Early diagnosis of Q fever is important because delayed diagnosis may lead to severe chronic infections such as endocarditis and endovascular infections with high morbidity and mortality [17-21]. As a matter of fact, despite the poor performance of PCR on serum [9], sera are often used instead of EDTA-blood because serum is often already available for serology. To further validate our PCR on sera from patients with acute Q fever, we also tested retrospective samples. All four seronegative initial sera from the former Swiss outbreak of Q fever, were positive by PCR whereas all the seropositive convalescence stage sera were negative. This confirmed that real-time PCR may be useful at the onset of the disease [5, 8, 9, 22] and that PCR positivity is directly related to the absence of phase II antibody [23]. Regarding the valvular biopsies, the sensitivity was 83.3%, which is excellent because sensitivity of eubacterial PCR is generally as low as 60% [24]. Hence, valve biopsy represents an ideal sample, when available, for the diagnosis of Coxiella endocarditis [13].

During 7 years of clinical use, our PCR was positive on various non-respiratory samples such as cardiac valve, aortic aneurysm, liver biopsy and vertebral biopsy (Table 4), congruent with manifestations of Q fever already reported in the literature [3, 21, 25-28]. All these positive results were also positive by serology, confirming the excellent specificity of our test over a 7-year period.

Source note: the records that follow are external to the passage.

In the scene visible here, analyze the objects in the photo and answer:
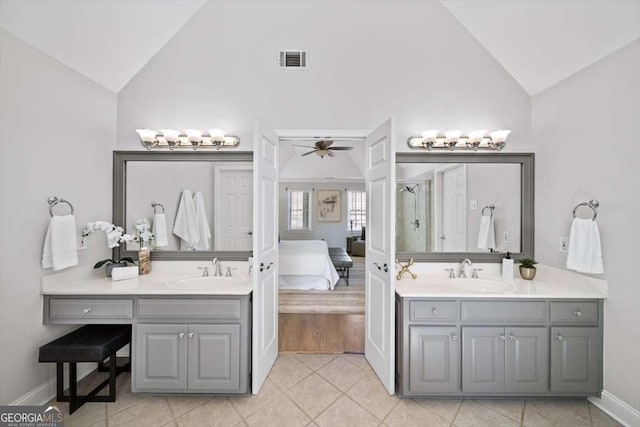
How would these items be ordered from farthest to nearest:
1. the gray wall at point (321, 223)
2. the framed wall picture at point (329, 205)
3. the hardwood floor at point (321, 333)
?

Specificity of the PCR is also supported by the negative results obtained on 1046 respiratory tract samples taken from patients with lung infections of unknown aetiology.

Finally it has been shown that C. burnetii can survive and remain infectious in blood products [29]. As this pathogen may be present in blood during the first weeks of infection, C. burnetii may be present in donated human blood [30]. For this reason, it was decided when an outbreak of Q fever occurred close to Lausanne in June 2012 to test all blood donations during a 2-month period. All tests were negative, confirming again the high specificity of our PCR. This large screening prevented the exclusion of blood donations as a precaution. Moreover this blood testing demonstrated the usefulness of the automated format of our PCR platform.

In conclusion, we have developed a specific and sensitive real-time PCR for the direct detection of C. burnetii DNA in clinical samples that is compatible with our high throughput Taqman real-time diagnostic PCR platform.


We are grateful to all the technicians of the Molecular Diagnostic Laboratory of the Institute of Microbiology, particularly René Brouillet, Zahera Nazeri and Gregory Gonzalez for their technical help.